Fig. 5: Molten salt storage tank.

Weather monitoring

There are three weather stations installed at Bokpoort CSP. These calculate the solar energy input at any time and the aggregation sensors measure the maximum amount of energy available.

Additional sensors measure wind speed to calculate thermal losses and help protect the solar field. If high wind speeds are detected, the safety system activates and the mirrors and the collectors are moved into park positions. From the data acquired by the weather stations, the plant’s efficiency can be monitored at all times.


Each collector works with a control system which receives three inputs: solar position, individual collector’s position and the ambient temperature. An algorithm implemented in the control box calculates the solar position in relation to the exact location of the individual collector. The collector moves the mirrors into the optimum position to collect the maximum amount of thermal radiation.

Fig. 6: Heat exchangers between storage tanks.

The HCE has a glass-to-metal seal which reduces heat loss. It is coated with a material that has high solar radiation absorbance (that filters out infrared rays) and low thermal remittance that attracts visible light.

Auxiliary heaters

A liquid fuel-fired boiler provides heat directly to the HTF to prevent crystallisation of the fluid during cold nights. These heaters are used to maintain the temperature of the HTF above its freezing point of 12°C. The operator will start up the auxiliary heaters when it is impossible for the system to maintain its minimum operational temperature.

Ancillary facilities

An intake from the Orange river through a pipeline supports the water requirements of the CSP facility. Water use is minimised by the increase of the recirculation cycles within the cooling towers. Pre-treated wastewater is collected into evaporation ponds on site.

Fig. 7: Steam turbine and generator.


The locally-sourced components and services included the manufacturing and assembly of the solar field collector steel structures, and the manufacturing, site erection, installation and testing of the water storage and molten salt tanks. The supply of piping and cables was sourced locally, as well as site preparation works including earth moving, foundation work and all ancillary civil works. The mechanical and electrical erection and assembly of the turbine, heat exchangers, transformer, pumps, piping and cable installation was also locally sourced. Construction began in August 2013 and the site reached full capacity in just over two years.

Community benefits

R1,6-billion worth of locally sourced components and services have been used in the construction of this plant and created 1300 construction jobs. Of these, 400 were from the !Kheis Municipality and most of the workers were previously unemployed and unskilled. They received training which provided them with skills for future employment. Bokpoort CSP also created more than 60 permanent jobs for the ongoing operating and maintenance of the plant for the next 20 years. The maintenance schedule includes five to ten days a year of outages for maintenance work on the steam turbines. The main power block and the thermal storage system are maintained at the same time as the turbines, while the mirror repairs and cleaning, as well as the maintenance of the solar field piping, is done every night where necessary.

Shared ownership

ACWA Power donated 5% of the ownership of this business venture to the local community via a community trust and a further 5% ownership goes to the national non-profit organisation, LoveLife. The company has also committed R5-million in providing education and training for people from the local community and in improving social infrastructure in the area.

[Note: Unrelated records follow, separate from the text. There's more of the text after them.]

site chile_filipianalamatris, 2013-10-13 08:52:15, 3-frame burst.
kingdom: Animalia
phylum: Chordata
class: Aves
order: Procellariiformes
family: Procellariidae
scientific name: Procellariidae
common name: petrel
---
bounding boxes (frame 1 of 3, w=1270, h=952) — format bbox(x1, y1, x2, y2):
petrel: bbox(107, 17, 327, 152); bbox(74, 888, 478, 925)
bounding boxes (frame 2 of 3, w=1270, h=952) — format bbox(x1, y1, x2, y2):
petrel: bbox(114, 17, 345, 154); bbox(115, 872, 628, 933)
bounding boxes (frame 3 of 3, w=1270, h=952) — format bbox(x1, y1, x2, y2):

Fig. 8: Weather monitoring equipment.

The project is said to contribute significantly to the government’s initiative to augment much-needed power capacity, attract foreign direct investment, and create jobs while also stimulating the country’s economy. The tariff offered by ACWA Power at the second procurement window was 12% lower than the cap set by government for CSP technology at that round.

The project was awarded the title of African Community Project of the Year at the African Utility Week Industry Awards in 2015 as well as Project Finance “Deal of the Year” by Project Finance International in 2013, and World Finance’s Solar Deal of the Year in 2013.